Patient Activation is Inconsistently Associated with Positive Health Behaviors Among Obese Safety Net Patients.

Auteur(s) :
Mangione CM., Rodriguez HP., Ponce NA., AuYoung M., Duru OK., Bustamante AV.
Date :
Oct, 2015
Source(s) :
Journal of immigrant and minority health / Center for Minority Public Health. #: p
Adresse :
Department of Health Policy and Management, Fielding School of Public Health, University of California, Los Angeles, Los Angeles, CA, USA. mauyoung@ucla.edu

Sommaire de l'article

We examine the association of patient activation and physical activity and fruit and vegetable consumption among obese safety net patients. Adult obese patients (n = 198) of three safety net clinics completed a survey assessing patient activation, physical activity, fruit and vegetable consumption, care experiences, and health status. Multivariate logistic regression models incrementally assessed the adjusted relation of patient activation and physical activity and fruit and vegetable consumption.
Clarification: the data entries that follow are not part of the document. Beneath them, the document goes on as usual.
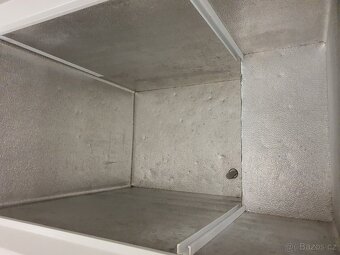 200 ltr pult. mrazák truhla DOPRAVA MOŽNÁ - 3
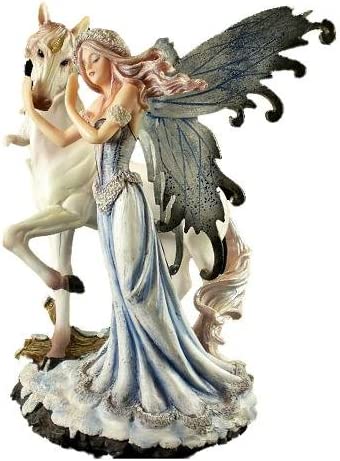 Nemesis Now Comfort Figurine 20.5cm White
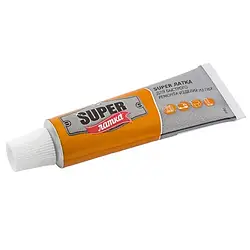 Рідка SUPER латка 10 г (прозорий), латка для ремонту надувних виробів із ПВХ, латка для матрасів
In adjusted analyses, higher activated patients had higher odds [Odds ratio (OR) 1.58, p < 0.01] of consuming fruits and vegetables daily than less activated patients. There was no significant association between patient activation and regular physical activity. Engaging in regular physical activity appears to be difficult, even for highly activated patients. In contrast, additional fruit and vegetable consumption is a relatively easier change. Patient activation was inconsistently associated with two positive health behaviors among obese safety net patients.